- **WORK INSTRUCTION**
Copy each line below exactly and leave the pictures out.

### DATASET ENTRIES

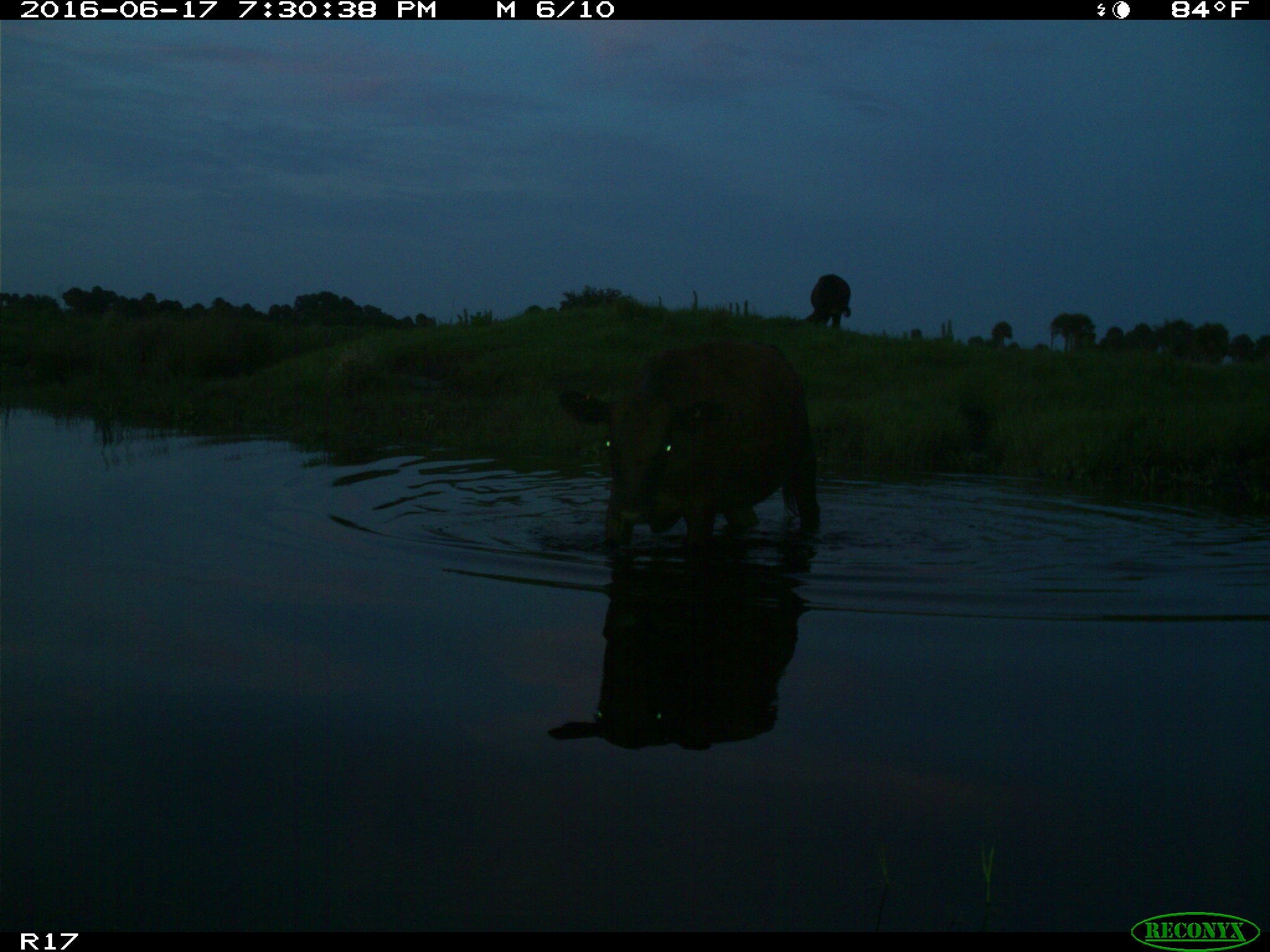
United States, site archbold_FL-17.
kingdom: Animalia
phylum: Chordata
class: Mammalia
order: Artiodactyla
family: Bovidae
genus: Bos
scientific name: Bos taurus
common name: domestic cow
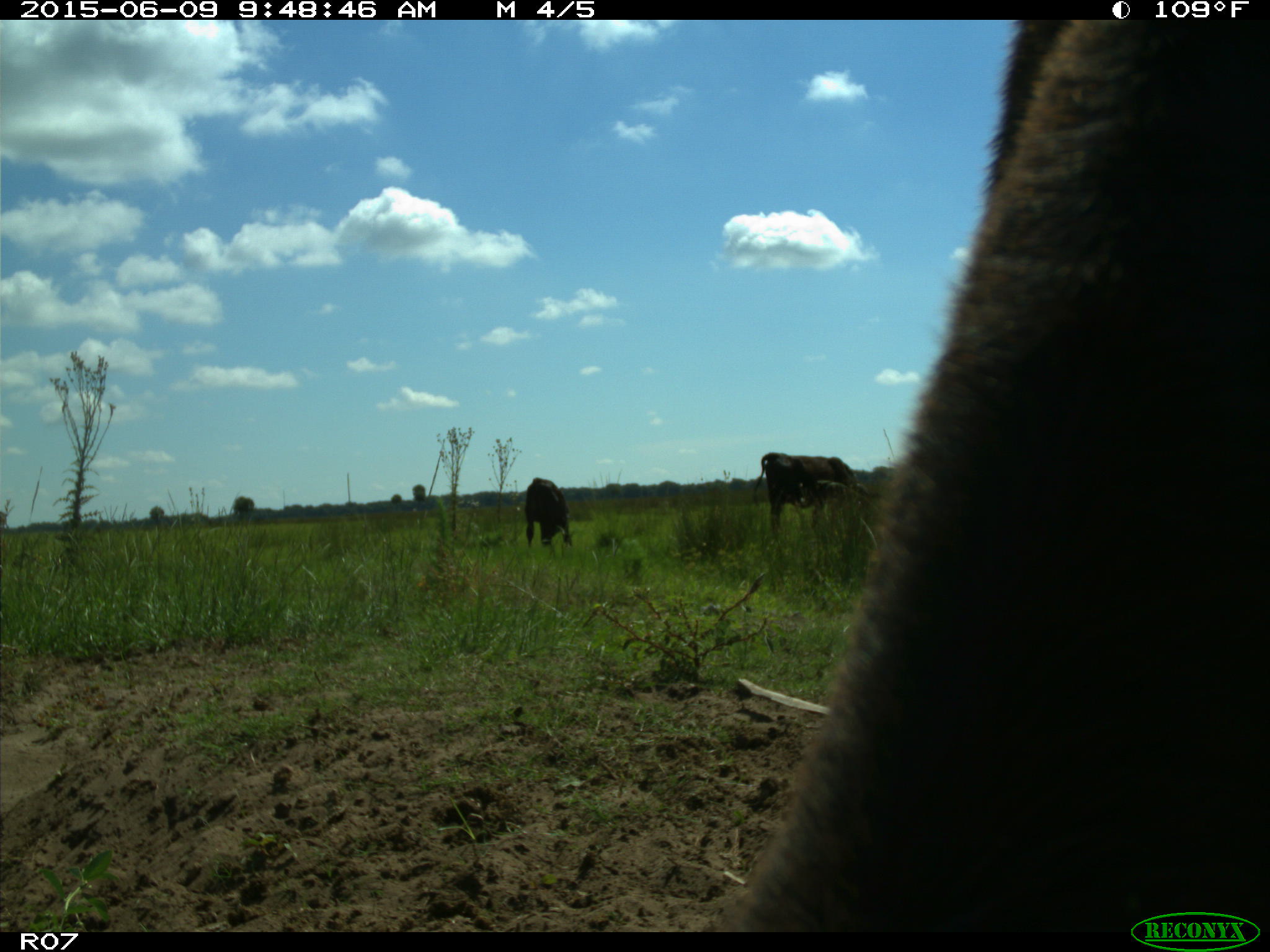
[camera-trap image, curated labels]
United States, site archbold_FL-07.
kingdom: Animalia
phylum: Chordata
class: Mammalia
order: Artiodactyla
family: Bovidae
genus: Bos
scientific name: Bos taurus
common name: domestic cow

######

- **EXERCISE OUTPUT**
United States, site archbold_FL-17.
kingdom: Animalia
phylum: Chordata
class: Mammalia
order: Artiodactyla
family: Bovidae
genus: Bos
scientific name: Bos taurus
common name: domestic cow
[camera-trap image, curated labels]
United States, site archbold_FL-07.
kingdom: Animalia
phylum: Chordata
class: Mammalia
order: Artiodactyla
family: Bovidae
genus: Bos
scientific name: Bos taurus
common name: domestic cow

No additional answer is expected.